[GUI Plugin] Extract ISBN - Page 27

Ppaa · 10-01-2020, 03:58 AM

Plugin works with epub and pdf converted to epub. But I have very little epub and conversion is not the best option. I have a standard defender. Disabling it did not affect the error.

This is the first time I use the plugin and calibre.

Starting job: Extract ISBN for 1 books
================================================== =
Title: Hacker and Moore's Essentials of Obstetrics and Gynecology
Format: EPUB
Path: \\192.168.1.3\NASpace\Recipe\Library\Neville F. Hacker\Hacker and Moore's Essentials of Ob (123)\Hacker and Moore's Essentials o - Neville F. Hacker.epub
---------------------------------------------------
Scanning first 10, then last 5, then remaining 68 files
Invalid ISBN match: 19103-2899
Valid ISBN13: 9781416059400
Valid ISBN13: 9780808924166
Invalid ISBN match: 215 239 3804
Valid ISBN10: 1865843830
Invalid ISBN match: 1865 853333
Valid ISBN13: 9781416059400
Invalid ISBN match: 22 2008025860
Invalid ISBN match: 9 8 7 6 5 4 3 2
Scan time: 3.90 secs
The isbn was found in 3.90 secs
Identical ISBN extracted of: 9781416059400
================================================== =
Scan complete, with 0 failures

davidfor · 10-01-2020, 04:27 AM

Quote:

Originally Posted by Ppaa

Plugin works with epub and pdf converted to epub. But I have very little epub and conversion is not the best option. I have a standard defender. Disabling it did not affect the error.

This is the first time I use the plugin and calibre.

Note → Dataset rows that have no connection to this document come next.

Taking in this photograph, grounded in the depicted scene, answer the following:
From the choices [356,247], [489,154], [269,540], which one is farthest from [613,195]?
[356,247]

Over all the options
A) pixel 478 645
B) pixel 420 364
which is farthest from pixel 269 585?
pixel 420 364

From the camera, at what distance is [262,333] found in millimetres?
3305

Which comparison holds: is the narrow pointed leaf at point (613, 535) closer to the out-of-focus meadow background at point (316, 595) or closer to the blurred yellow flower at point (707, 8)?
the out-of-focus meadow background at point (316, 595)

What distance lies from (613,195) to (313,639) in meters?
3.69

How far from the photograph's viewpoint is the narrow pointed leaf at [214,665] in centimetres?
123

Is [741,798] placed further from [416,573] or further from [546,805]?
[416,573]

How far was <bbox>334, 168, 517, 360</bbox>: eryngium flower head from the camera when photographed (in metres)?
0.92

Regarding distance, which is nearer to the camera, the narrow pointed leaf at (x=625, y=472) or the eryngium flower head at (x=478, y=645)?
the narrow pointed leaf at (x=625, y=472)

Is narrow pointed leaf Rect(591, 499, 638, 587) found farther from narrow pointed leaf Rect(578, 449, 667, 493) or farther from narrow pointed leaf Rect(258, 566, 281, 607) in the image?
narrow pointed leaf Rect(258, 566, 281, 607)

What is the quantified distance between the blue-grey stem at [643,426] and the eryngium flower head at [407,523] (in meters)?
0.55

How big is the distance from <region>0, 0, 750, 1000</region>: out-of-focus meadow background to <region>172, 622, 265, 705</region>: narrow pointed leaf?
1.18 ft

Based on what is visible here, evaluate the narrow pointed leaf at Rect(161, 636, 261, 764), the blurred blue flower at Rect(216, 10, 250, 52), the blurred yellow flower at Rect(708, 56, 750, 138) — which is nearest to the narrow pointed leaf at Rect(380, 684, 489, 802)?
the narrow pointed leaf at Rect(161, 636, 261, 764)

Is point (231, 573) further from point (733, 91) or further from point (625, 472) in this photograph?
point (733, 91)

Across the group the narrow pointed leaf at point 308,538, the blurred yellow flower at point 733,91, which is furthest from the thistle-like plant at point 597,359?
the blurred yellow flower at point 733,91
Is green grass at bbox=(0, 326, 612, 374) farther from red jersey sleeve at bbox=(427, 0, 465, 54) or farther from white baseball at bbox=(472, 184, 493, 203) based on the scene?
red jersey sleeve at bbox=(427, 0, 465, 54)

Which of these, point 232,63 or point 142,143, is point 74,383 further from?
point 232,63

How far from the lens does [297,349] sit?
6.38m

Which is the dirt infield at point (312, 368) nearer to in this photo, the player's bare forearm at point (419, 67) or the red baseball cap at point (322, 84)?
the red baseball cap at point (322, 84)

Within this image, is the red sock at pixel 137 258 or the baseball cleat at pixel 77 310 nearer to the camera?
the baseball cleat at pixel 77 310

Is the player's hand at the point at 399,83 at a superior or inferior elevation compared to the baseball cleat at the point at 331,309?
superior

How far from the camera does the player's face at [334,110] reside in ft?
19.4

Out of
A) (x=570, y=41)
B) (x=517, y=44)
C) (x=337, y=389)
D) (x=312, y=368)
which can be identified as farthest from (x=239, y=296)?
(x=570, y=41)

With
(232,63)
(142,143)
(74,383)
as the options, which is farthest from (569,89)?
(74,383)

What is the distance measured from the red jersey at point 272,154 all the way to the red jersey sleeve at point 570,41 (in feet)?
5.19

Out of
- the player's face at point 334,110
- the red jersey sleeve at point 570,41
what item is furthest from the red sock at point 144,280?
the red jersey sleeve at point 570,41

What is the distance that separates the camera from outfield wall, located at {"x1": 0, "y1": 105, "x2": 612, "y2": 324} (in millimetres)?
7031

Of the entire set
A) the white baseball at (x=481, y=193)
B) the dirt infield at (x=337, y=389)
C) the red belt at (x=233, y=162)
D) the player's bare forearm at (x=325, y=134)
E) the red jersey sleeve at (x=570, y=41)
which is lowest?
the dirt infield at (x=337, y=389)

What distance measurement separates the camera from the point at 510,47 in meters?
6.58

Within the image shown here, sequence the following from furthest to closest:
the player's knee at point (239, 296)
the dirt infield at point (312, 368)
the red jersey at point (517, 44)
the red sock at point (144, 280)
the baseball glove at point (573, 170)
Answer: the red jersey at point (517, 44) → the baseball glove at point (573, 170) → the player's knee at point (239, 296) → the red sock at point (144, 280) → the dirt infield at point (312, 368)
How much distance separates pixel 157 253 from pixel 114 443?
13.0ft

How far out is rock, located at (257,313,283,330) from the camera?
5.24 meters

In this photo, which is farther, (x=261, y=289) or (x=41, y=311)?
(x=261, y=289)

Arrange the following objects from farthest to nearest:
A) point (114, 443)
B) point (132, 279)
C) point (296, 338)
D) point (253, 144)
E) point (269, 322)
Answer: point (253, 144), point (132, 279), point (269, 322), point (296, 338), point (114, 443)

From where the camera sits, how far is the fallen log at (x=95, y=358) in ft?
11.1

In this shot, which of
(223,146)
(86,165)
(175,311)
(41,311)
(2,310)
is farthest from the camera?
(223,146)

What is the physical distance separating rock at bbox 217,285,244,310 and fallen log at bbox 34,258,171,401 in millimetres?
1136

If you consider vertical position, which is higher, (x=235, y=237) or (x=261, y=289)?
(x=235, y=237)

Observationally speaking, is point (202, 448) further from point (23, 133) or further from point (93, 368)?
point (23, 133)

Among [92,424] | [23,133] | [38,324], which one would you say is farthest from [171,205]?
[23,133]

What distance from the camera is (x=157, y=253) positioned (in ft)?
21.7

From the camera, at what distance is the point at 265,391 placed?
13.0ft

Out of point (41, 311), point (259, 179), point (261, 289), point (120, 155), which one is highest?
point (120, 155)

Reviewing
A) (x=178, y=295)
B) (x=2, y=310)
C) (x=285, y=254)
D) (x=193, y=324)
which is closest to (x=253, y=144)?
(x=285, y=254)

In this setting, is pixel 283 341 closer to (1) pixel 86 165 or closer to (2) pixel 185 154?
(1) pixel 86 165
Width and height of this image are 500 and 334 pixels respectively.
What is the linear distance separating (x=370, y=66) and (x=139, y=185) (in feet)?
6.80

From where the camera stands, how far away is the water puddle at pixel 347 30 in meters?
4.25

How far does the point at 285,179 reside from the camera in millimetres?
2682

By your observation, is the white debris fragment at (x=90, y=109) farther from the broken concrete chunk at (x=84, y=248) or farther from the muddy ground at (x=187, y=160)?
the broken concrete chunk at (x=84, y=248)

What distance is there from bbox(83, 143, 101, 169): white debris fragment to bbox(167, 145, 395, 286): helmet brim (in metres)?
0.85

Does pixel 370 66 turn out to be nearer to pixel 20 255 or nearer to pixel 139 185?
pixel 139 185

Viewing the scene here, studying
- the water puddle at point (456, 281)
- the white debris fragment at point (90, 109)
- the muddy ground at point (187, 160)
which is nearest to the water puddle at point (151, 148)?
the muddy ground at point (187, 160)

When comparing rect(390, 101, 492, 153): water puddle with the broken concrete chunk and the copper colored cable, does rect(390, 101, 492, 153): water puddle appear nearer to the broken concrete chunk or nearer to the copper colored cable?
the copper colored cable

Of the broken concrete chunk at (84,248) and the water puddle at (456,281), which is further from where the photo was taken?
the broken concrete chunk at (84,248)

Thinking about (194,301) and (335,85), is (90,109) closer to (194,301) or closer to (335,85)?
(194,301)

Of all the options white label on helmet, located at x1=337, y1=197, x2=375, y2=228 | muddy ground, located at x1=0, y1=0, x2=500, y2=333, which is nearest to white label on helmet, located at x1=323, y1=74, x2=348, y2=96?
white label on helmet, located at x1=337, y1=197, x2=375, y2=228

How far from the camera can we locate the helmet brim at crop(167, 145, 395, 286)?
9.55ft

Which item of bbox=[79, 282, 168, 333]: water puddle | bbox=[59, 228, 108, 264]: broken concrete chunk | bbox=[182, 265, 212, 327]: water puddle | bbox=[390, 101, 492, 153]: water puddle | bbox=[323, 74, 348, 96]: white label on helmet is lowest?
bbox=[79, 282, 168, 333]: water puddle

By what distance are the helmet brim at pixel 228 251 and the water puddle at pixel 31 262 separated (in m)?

OK, that clears up that the plugin works and it isn't a more general problem. The code that does the text extraction from the PDF is fairly old and there may be a better way to do it now. Though I cannot see a reason why it works for me, but, not you.

Ppaa · 10-01-2020, 04:43 AM

How else can you extract isbn from pdf?

davidfor · 10-01-2020, 07:58 AM

Quote:

Originally Posted by Ppaa

How else can you extract isbn from pdf?

Not that I know of. I'm not sure how many people actually use this plugin. Personally, I download metadata for my books, and that can get the ISBN if one is available. Otherwise, I don't worry about it.

If the metadata download doesn't work, the brute force method would be to convert it to epub, run the plugin and then delete the epubs. That should work, but will take time.

I do plan to have a look at it, but, I don't know when. As it is a plugin I don't used, it isn't a high priority for me. If there is someone else who wants to look...

Ppaa · 10-01-2020, 02:24 PM

Perhaps this will help.

Title: Management Of High-Risk Pregnancy An Evidence-Based Approach Queenan
Format: PDF
Path: \\192.168.1.3\NASpace\Recipe\Library\2007\Manageme nt Of High-Risk Pregnancy A (544)\Management Of High-Risk Pregnan - 2007.pdf
---------------------------------------------------
Traceback (most recent call last):
File "site-packages\calibre\utils\ipc\simple_worker.py", line 308, in main
File "calibre_plugins.extract_isbn.pdf", line 90, in get_isbn
UnboundLocalError: local variable 'scanner' referenced before assignment

Failed to extract ISBN

JSWolf · 10-02-2020, 11:15 AM

Quote:

Originally Posted by Ppaa

Perhaps this will help.

Title: Management Of High-Risk Pregnancy An Evidence-Based Approach Queenan
Format: PDF
Path: \\192.168.1.3\NASpace\Recipe\Library\2007\Manageme nt Of High-Risk Pregnancy A (544)\Management Of High-Risk Pregnan - 2007.pdf
---------------------------------------------------
Traceback (most recent call last):
File "site-packages\calibre\utils\ipc\simple_worker.py", line 308, in main
File "calibre_plugins.extract_isbn.pdf", line 90, in get_isbn
UnboundLocalError: local variable 'scanner' referenced before assignment

Failed to extract ISBN

You should stop using an IP address and use a local library. Maybe the IP address sis causing your problems.

davidfor · 10-02-2020, 09:08 PM

Quote:

Originally Posted by JSWolf

You should stop using an IP address and use a local library. Maybe the IP address sis causing your problems.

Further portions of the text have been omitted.